→ TASK
Transcribe only what runs from the line containing "#LTKPetite #LTKSeasonal #LTKootd" through the end of the listing, line for line and exactly, and omit the pictures.

→ EXCERPTED RECORDS
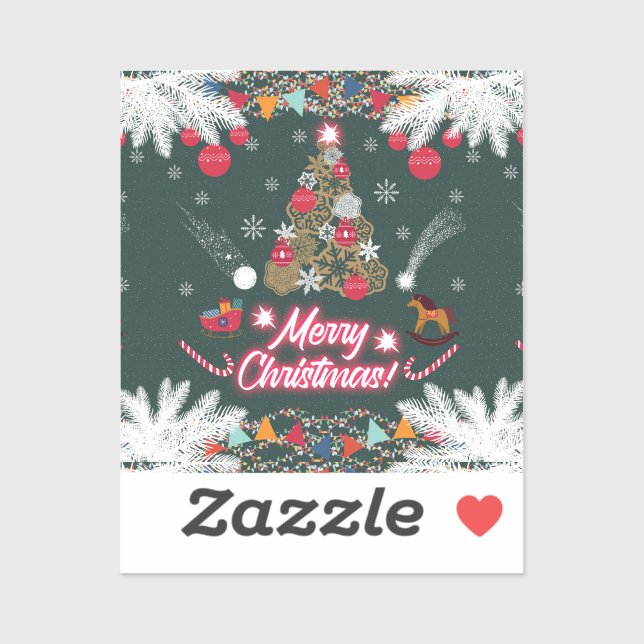 Pegatina Alegría eterna de los Navidades (Hoja)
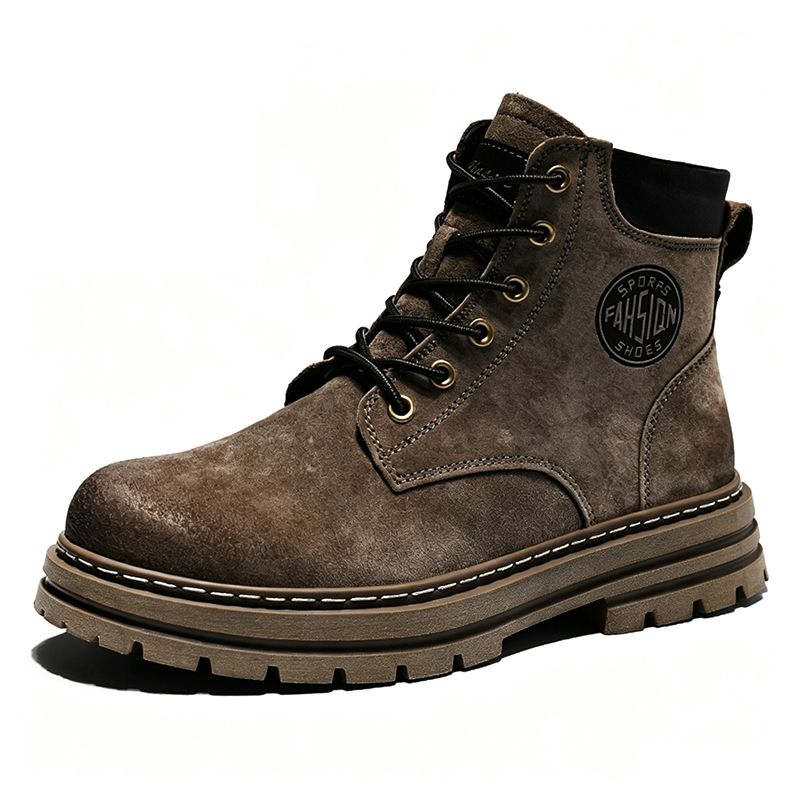 Leather Work Boots - Męskie zimowe buty z polarową podszewką,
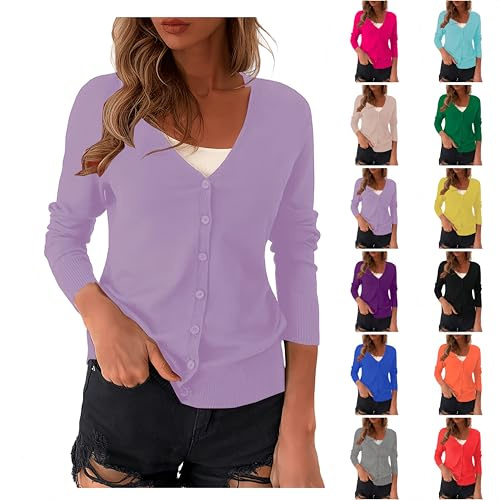 Cardigan da donna UK, cardigan da donna leggero, a maniche lunghe, con bottoni, top da donna per abito estivo da sera per matrimoni, # Viola, M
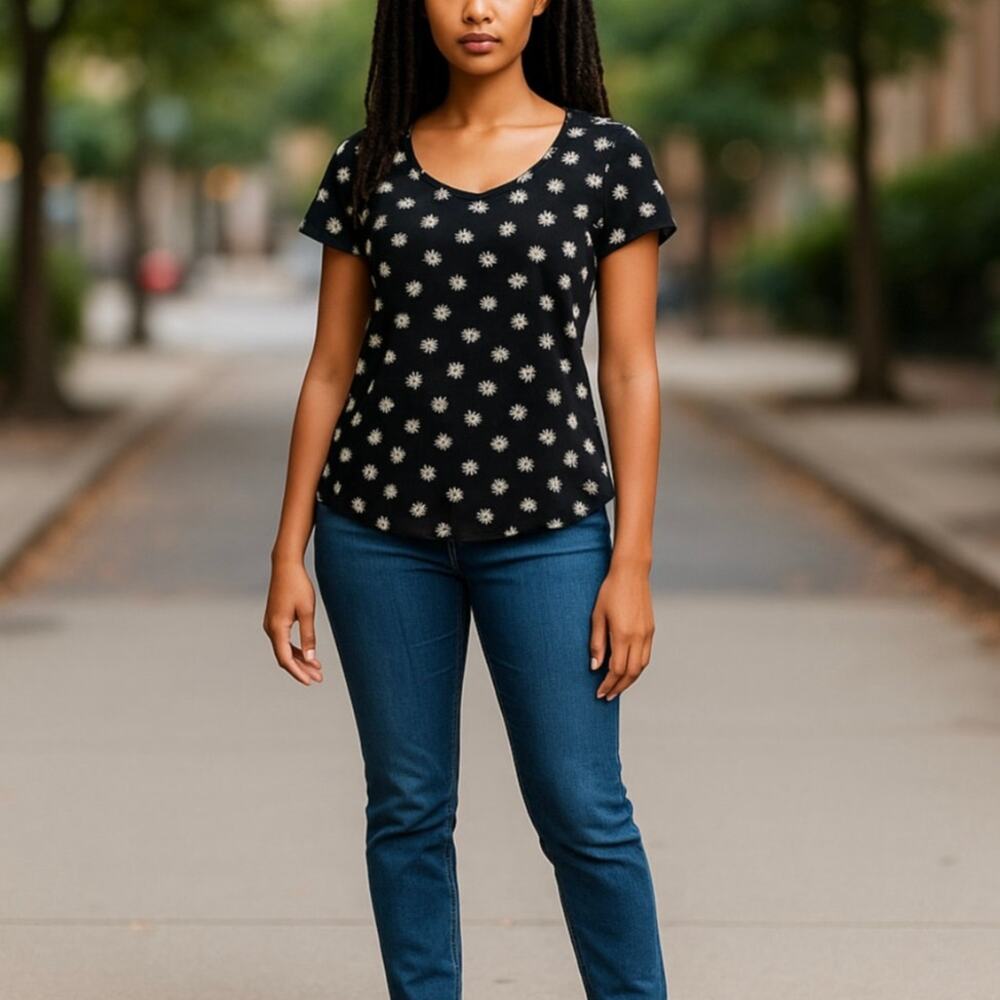 Papermoon Black Floral Tie Back Short Sleeve Top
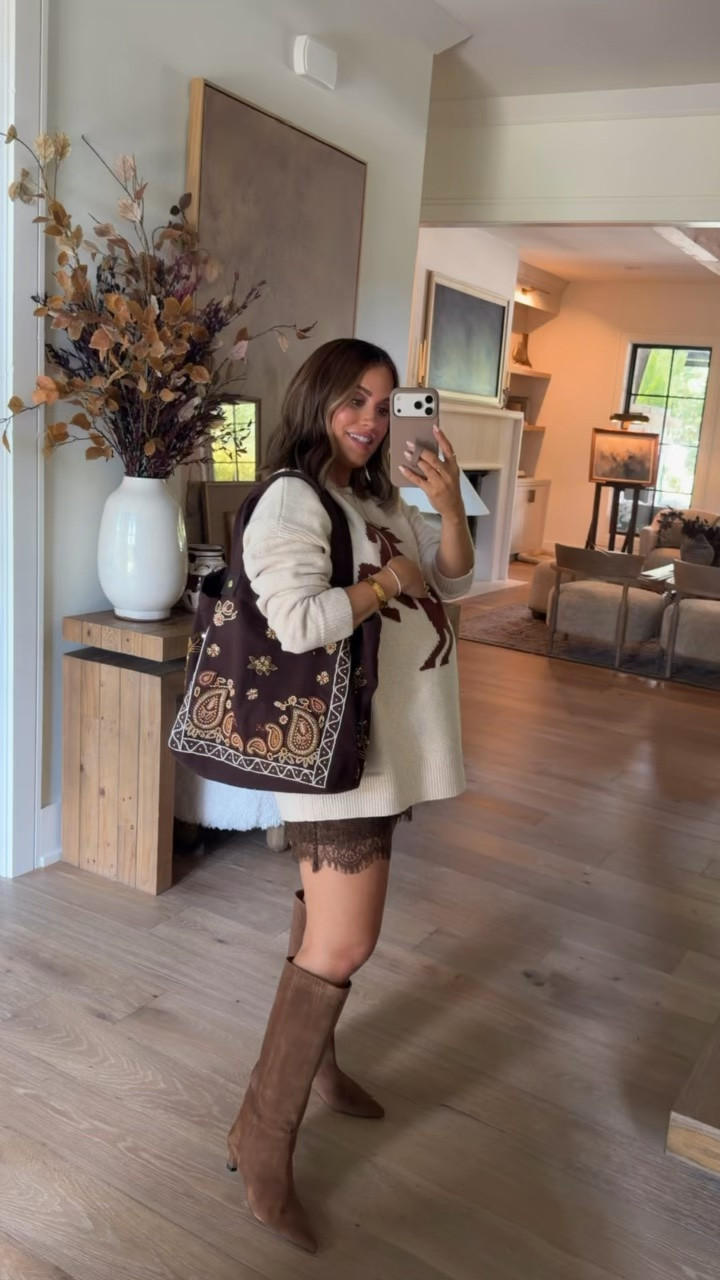 Wearing size small in these chocolate satin shorts with lace trim + size small in sweater. Boots run tts (I have the taupe suede color) + this stunning beaded bag is linked! 

Fall dressing with Anthropologie 🤎 Sharing some of my favorite looks for the season, including elevated looks and statement pieces for fall. In love with all the rich tones, textures & trends for this season!

#LTKPetite #LTKSeasonal #LTKootd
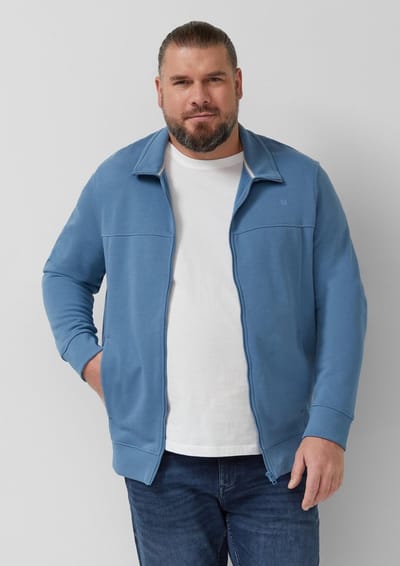 s.Oliver - male - Sweaterjack met opstaande kraag en steekzakken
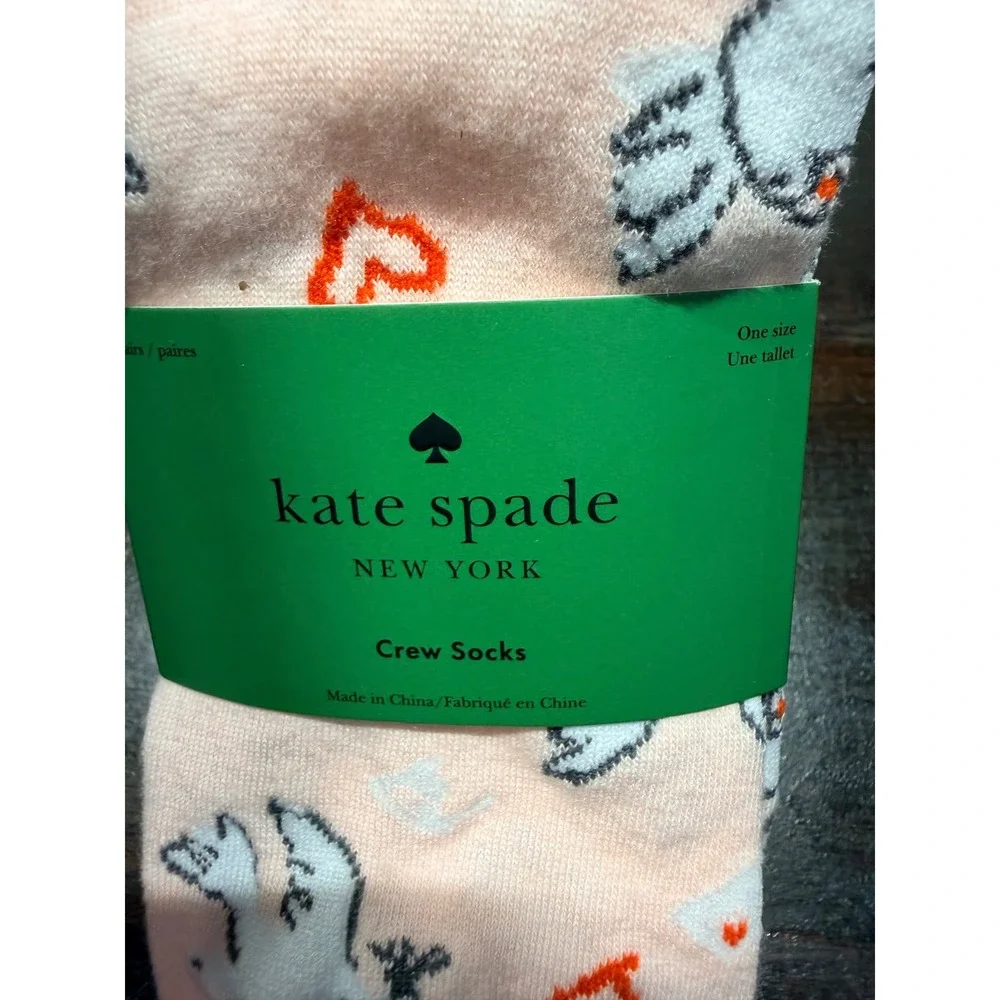 Kate‎ Spade New York 3 Pack Crew Socks Pink Bird Heart Red White One Size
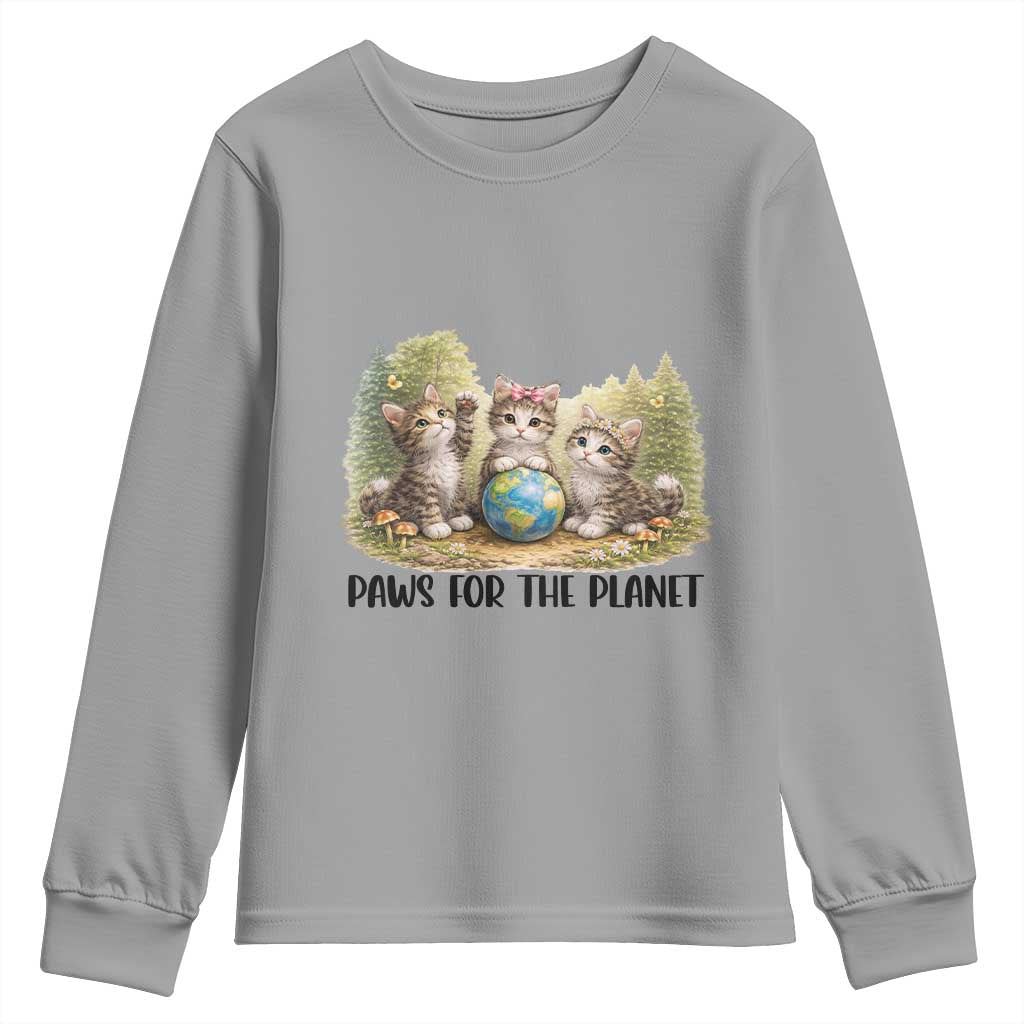 Earth Day Cat Lover Youth Sweatshirt Paws For The Planet TS12 Sport Gray Print Your Wear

→ EXERCISE RESULT
#LTKPetite #LTKSeasonal #LTKootd
 s.Oliver - male - Sweaterjack met opstaande kraag en steekzakken
 Kate‎ Spade New York 3 Pack Crew Socks Pink Bird Heart Red White One Size
 Earth Day Cat Lover Youth Sweatshirt Paws For The Planet TS12 Sport Gray Print Your Wear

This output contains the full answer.